■ Extract to read:
┄┄┄┄┄┄┄┄┄┄┄┄┄┄┄┄┄┄┄┄
The development and introduction of complex, highly integrated electrical/electronic and microprocessor based systems into new products poses a major challenge to reliable system operation. Sneak Analysis identifies and corrects reliability-robbing design conditions, called sneaks, that frequently evade detection by traditional analysis and testing procedures.
Sneak conditions are latent design conditions which have unknowingly been incorporated in system designs. Sneak conditions can cause an undesired event to occur or prevent a desired event from happening. Sneak Analysis was originally developed by Boeing in 1967, with NASA funding, to evaluate electrical circuitry. Subsequent Boeing funded improvements have extended the technology to cover computer software and complex designs that integrate hardware and software. Boeing has applied the technology in over 250 projects for commercial, NASA, Department of Defense, and Boeing customers. In these projects, nearly 5,000 sneak conditions have been identified and corrected resulting in cost savings of 100's of millions of dollars through avoided loss of systems, project delays, rework, warranty claims, and recalls.
Sneak Analysis improves software reliability by the early identification of software problems. Sneak Analysis does not provide a software reliability measurement, but the identification and correction of software problems early in the design process is reflected in measurements taken with traditional methods. In the only controlled experiment known to Boeing, less than 40% of the sneak conditions identified by Sneak Analysis were also discovered by the traditional approaches. Whereas testing usually first reveals only the symptoms of the problem, Sneak Analysis reveals the root cause at the outset. Therefore, Sneak Analysis can provide reliability improvements before problems are reported as software "bugs". The effectiveness of Sneak Analysis in finding software problems is illustrated in figure 1.
Some of the problems found by Sneak Analysis are subtle, well-hidden conditions that may only appear under certain sets of operating conditions. These types of problems are difficult to detect by traditional methods, and even once detected are even more difficult to diagnose. They are sometimes labeled as transient events and their seriousness is not understood until much later, often in the operational phase.
A special class of software problems have been found to exist in independently written, multiple versions of software for redundant systems. Use of independently written, multiple version software has been used in recent years in safety critical systems such as flight controls. An experiment by Knight and Leveson [1], showed that for a particular application, certain areas of the program were likely to contain common errors between multiple versions, even though the multiple versions were independently written by programmers of varying backgrounds and experience. Testing to determine if different outputs occur from the different versions will not uncover common problems. Sneak Analysis has demonstrated its ability to find problems overlooked by programmers and not caught during rigorous tests. Sneak Analysis has found undesirable conditions even in software which meets specifications. If these subtle but serious types of problems are not discovered until late in testing, doubt can be cast upon the entire reliability program.
┄┄┄┄┄┄┄┄┄┄┄┄┄┄┄┄┄┄┄┄
■ Required action:
Can you carry the text on Sneak Analysis forward from where it stops? The saved entries have nothing to do with this.

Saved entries
┄┄┄┄┄┄┄┄┄┄┄┄┄┄┄┄┄┄┄┄
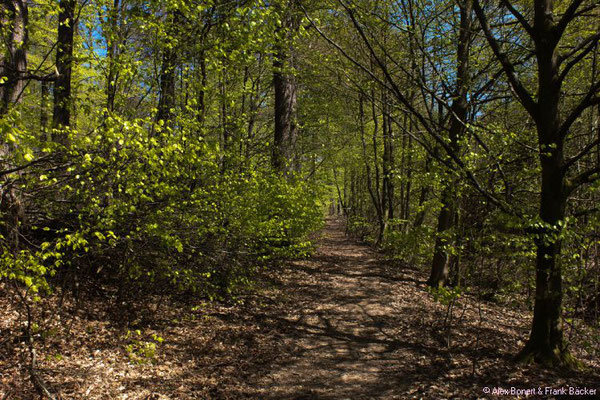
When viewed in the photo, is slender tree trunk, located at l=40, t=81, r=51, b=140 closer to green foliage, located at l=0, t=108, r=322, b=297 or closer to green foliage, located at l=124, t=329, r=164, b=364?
green foliage, located at l=0, t=108, r=322, b=297

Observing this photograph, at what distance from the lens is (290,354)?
5734mm

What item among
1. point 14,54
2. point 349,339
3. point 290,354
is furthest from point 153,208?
point 349,339

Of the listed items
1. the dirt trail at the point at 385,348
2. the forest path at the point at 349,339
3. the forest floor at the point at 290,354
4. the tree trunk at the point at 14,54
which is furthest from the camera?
the tree trunk at the point at 14,54

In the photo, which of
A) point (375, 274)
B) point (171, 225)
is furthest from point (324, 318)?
point (375, 274)

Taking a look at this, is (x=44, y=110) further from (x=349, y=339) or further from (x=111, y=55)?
(x=349, y=339)

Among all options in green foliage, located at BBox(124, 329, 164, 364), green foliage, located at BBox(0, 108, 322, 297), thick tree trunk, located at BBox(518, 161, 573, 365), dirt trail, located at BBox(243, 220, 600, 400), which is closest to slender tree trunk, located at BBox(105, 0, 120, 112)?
green foliage, located at BBox(0, 108, 322, 297)

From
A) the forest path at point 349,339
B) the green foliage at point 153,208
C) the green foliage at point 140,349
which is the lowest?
the forest path at point 349,339

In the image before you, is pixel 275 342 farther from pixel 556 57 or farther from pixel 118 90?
pixel 556 57

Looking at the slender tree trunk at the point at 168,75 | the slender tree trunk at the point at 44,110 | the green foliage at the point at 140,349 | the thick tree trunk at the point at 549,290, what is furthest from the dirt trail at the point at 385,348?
the slender tree trunk at the point at 168,75

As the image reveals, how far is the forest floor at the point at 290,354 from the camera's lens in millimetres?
4422

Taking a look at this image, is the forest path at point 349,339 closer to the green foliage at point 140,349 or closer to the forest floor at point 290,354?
the forest floor at point 290,354

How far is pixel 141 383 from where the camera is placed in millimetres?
4430

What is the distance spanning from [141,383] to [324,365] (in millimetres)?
2702

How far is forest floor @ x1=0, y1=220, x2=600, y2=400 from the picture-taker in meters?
4.42
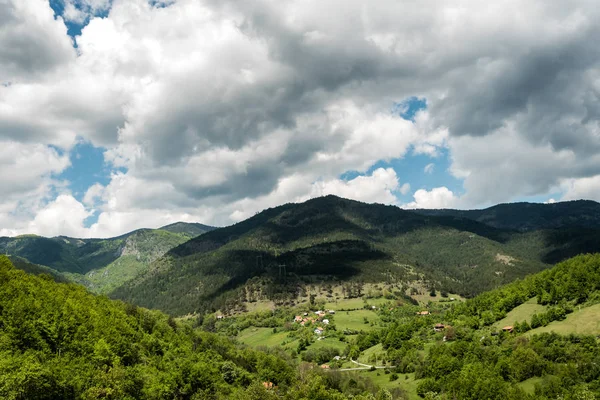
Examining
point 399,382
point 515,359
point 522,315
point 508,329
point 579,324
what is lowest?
point 399,382

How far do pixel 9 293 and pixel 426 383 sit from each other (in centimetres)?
13735

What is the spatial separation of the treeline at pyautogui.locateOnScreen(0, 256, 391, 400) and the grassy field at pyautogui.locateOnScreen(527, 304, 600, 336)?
86251mm

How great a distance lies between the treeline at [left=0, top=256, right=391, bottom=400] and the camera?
7625 cm

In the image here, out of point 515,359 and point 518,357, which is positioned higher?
point 518,357

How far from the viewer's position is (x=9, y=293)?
9969 cm

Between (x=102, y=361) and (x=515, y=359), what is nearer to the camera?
(x=102, y=361)

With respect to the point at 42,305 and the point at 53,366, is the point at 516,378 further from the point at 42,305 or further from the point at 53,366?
the point at 42,305

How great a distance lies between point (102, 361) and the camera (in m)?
93.8

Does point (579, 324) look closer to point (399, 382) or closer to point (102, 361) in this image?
point (399, 382)

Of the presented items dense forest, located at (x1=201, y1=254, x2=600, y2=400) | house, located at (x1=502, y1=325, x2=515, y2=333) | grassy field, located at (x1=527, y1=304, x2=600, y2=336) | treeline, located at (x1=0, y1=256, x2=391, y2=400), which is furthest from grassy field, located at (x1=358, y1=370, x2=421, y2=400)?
grassy field, located at (x1=527, y1=304, x2=600, y2=336)

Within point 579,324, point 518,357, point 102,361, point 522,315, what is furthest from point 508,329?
point 102,361

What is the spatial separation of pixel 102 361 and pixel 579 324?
176 meters

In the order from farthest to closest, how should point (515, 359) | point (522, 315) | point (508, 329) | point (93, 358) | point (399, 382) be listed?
point (522, 315), point (508, 329), point (399, 382), point (515, 359), point (93, 358)

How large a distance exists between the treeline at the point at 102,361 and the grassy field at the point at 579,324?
86251mm
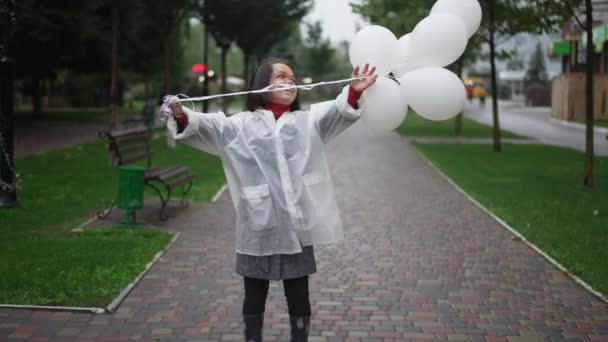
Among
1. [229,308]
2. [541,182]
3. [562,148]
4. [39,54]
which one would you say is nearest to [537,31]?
[541,182]

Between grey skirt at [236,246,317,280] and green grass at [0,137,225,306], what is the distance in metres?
2.11

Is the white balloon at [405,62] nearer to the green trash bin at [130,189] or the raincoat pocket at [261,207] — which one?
the raincoat pocket at [261,207]

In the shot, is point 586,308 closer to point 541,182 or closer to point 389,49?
point 389,49

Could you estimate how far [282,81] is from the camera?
391cm

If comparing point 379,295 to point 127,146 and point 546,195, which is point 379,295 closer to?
point 127,146

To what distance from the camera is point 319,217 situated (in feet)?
12.6

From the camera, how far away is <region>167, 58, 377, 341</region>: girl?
381cm

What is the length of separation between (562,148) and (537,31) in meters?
6.69

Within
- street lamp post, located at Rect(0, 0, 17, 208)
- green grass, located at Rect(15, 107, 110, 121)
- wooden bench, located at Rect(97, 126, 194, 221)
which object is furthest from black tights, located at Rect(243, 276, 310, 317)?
green grass, located at Rect(15, 107, 110, 121)

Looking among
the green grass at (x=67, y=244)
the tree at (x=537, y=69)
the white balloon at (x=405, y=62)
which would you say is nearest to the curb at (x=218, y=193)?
the green grass at (x=67, y=244)

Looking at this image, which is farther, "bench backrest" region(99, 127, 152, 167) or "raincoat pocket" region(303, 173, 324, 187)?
"bench backrest" region(99, 127, 152, 167)

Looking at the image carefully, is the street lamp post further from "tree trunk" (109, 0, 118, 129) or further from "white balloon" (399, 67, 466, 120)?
"tree trunk" (109, 0, 118, 129)

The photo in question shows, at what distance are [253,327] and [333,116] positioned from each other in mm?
1184

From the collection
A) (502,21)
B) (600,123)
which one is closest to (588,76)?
(502,21)
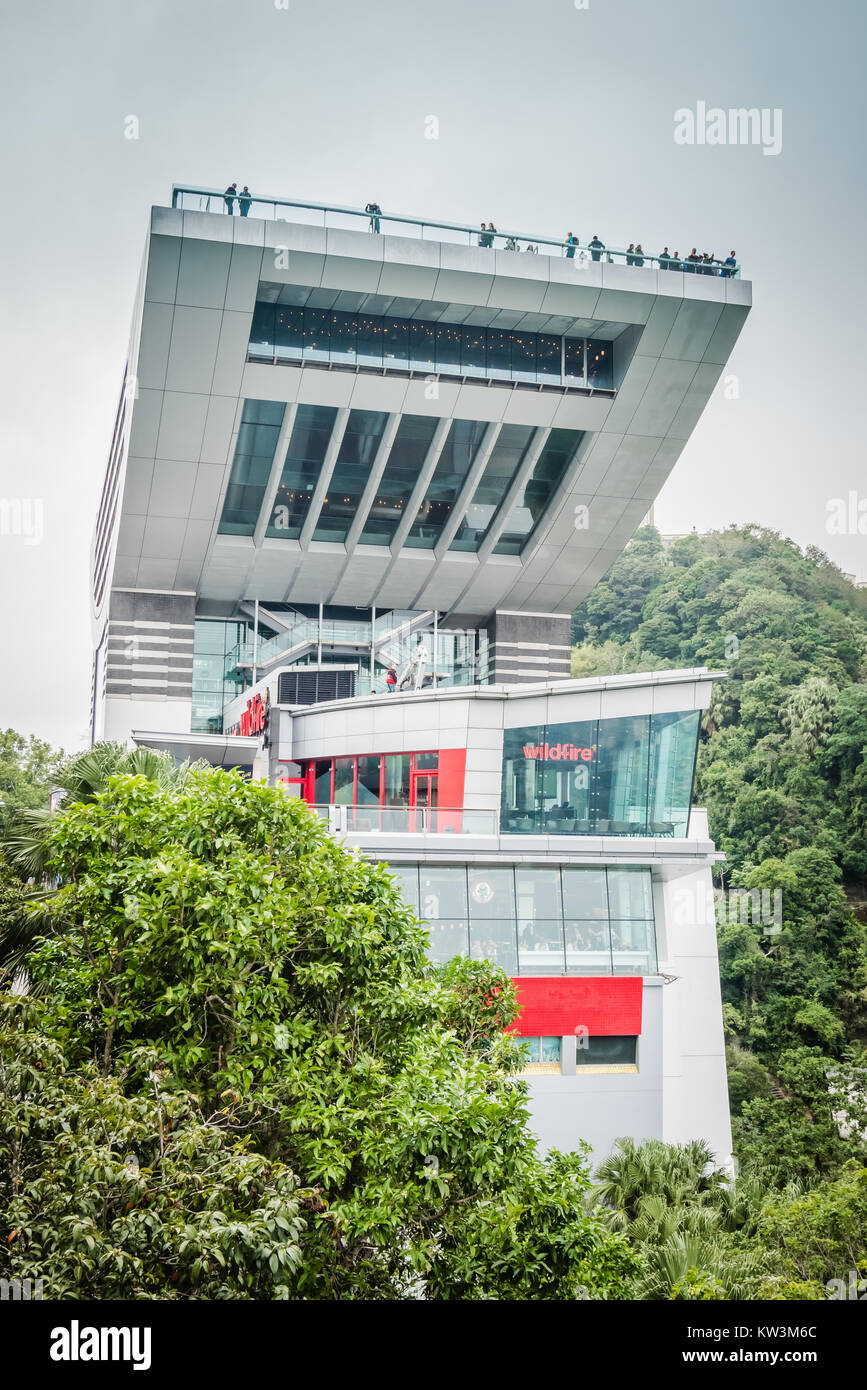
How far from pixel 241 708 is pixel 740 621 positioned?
4904 cm

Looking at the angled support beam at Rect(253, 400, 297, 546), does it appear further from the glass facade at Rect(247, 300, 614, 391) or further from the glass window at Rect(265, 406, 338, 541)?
the glass facade at Rect(247, 300, 614, 391)

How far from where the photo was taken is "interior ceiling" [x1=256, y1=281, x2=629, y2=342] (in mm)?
33250

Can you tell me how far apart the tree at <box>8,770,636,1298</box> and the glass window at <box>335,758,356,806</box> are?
811 inches

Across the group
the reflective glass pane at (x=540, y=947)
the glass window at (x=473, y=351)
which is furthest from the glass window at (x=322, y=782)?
the glass window at (x=473, y=351)

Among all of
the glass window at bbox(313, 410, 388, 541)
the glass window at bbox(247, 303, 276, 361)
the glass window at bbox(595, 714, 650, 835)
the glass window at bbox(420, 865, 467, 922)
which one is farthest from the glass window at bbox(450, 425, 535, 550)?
the glass window at bbox(420, 865, 467, 922)

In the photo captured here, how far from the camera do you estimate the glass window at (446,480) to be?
37.3m

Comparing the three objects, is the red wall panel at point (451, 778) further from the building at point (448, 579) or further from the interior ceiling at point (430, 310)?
the interior ceiling at point (430, 310)

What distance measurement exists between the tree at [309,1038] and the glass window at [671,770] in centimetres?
1621

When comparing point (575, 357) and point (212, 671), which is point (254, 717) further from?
point (575, 357)

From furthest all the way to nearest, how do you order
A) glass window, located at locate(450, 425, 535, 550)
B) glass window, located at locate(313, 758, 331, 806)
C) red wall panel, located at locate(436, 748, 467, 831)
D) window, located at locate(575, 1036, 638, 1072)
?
glass window, located at locate(450, 425, 535, 550) → glass window, located at locate(313, 758, 331, 806) → red wall panel, located at locate(436, 748, 467, 831) → window, located at locate(575, 1036, 638, 1072)

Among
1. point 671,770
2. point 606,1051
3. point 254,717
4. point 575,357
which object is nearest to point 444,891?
point 606,1051

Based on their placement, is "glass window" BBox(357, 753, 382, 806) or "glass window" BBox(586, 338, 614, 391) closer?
"glass window" BBox(357, 753, 382, 806)

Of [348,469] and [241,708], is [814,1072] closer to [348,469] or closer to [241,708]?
[241,708]

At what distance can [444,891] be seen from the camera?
2617 centimetres
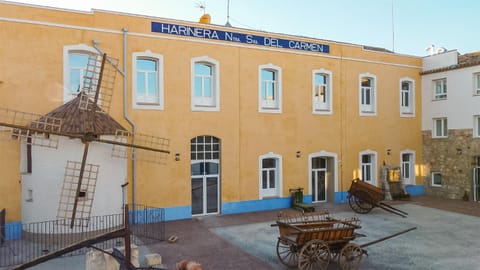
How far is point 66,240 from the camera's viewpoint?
42.2 feet

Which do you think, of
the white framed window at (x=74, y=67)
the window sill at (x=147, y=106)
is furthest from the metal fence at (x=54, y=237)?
the white framed window at (x=74, y=67)

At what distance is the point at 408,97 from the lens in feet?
78.4

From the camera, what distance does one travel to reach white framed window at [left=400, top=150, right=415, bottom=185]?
2342 cm

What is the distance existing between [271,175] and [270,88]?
460cm

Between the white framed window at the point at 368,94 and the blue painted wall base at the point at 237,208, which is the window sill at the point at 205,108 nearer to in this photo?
the blue painted wall base at the point at 237,208

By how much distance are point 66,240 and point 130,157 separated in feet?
13.7

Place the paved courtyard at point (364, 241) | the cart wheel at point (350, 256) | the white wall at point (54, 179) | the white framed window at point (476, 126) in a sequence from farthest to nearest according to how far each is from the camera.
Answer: the white framed window at point (476, 126) < the white wall at point (54, 179) < the paved courtyard at point (364, 241) < the cart wheel at point (350, 256)

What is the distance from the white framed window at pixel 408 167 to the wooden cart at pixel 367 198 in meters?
5.93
┄┄┄┄┄┄┄┄┄┄┄┄┄┄┄┄┄┄┄┄
■ Answer space:
Sneak Analysis does not rely on executing the software to detect sneaks. Unlike most evaluation approaches, including testing, it does not use input to output checking, where the outputs of a system are evaluated based upon a series of prescribed inputs. Input to output checking approaches are valuable, but 'they "choke" computationally on complex systems because of the vast number of combinations that must be considered to completely evaluate the system.
In order to avoid the pitfalls of traditional techniques, in Sneak Analysis the detailed, code-level pathing of the software is traced and displayed graphically as network trees. The software network trees are plotted by replacing the sequential software listings with corresponding topological patterns. Each software network tree shows all logic paths and instructions for a given section of software code. Each network tree in which a variable is referenced contains cross-references to those network trees where that variable is defined. Decision points, cross-references between labels and their references, and crossreferences between subroutines and their calls are shown so that program flow is easily traced. These software trees are integrated with one another and with the hardware network trees through the use of network forests.
The Sneak Analysis approach starts at an output and works backward to see what inputs (static or dynamic), if any, could cause that output to assume a sneak value. With Sneak Analysis only a small fraction of the combination of inputs possible in the design need to be checked in detail. Those needing further checking are determined through a careful rule-based process. The rules, which are called sneak clues, are a composite of historical information collected on weaknesses in design logic and technologies including software languages. Continuing emphasis is placed on keeping these rules up-to-date.
System-level outputs typically involve multiple network trees to encompass their functionality. Each network tree which represents a system output becomes the output of a network forest. The forests establish the functional connectivity between the system output and all of the related inputs. The forest is constructed by matching the computer-generated cross-references for each network tree. These cross-references relate the inputs of a given network tree to the outputs of other network trees. Thus, each forest becomes a diagram of functionally related network trees that defines a system output in terms of all of its controlling inputs. Hardware and software network trees are also integrated by network forests. The forests provide a system level view of the relationships between the various signals and variables which relate to a system output. However, no paths are omitted as they are in typical system level block diagrams. Therefore, clue application to the forests provide insight into complex system relationships including hardware/software interactions which could not be seen clearly through other means.
The final phase of Sneak Analysis is the application of the sneak clues to the topological network trees and forests. The presence of a clue in design data directs the analyst to ask a set of specific questions. The current list of sneak clues developed by Boeing is the result of 25 years of research and experience on numerous types of hardware and software systems. The application of sneak clues is performed without limitations as to the intended sequence of inputs. This principle makes Sneak Analysis unique from simulations, testing, and walkthroughs, since it is the unexpected combinations or sequences of inputs that make sneak conditions difficult to uncover by traditional means.
The sneak clues, complete with detailed explanations, form a section of the Sneak Analysis Handbook which is issued to each sneak analyst. For ease of application, the clues are classified into categories which relate to visual keys on the network trees. Sneak clue category checklists have been developed which index the visual keys to specific examples and questions. A computerized version of the sneak clue list has been developed for the Ada language.
Even though considerable effort has been put into producing computer aides for the analysts, the concept of trained, experienced, and independent analysts has continued to be an important element in Sneak Analysis.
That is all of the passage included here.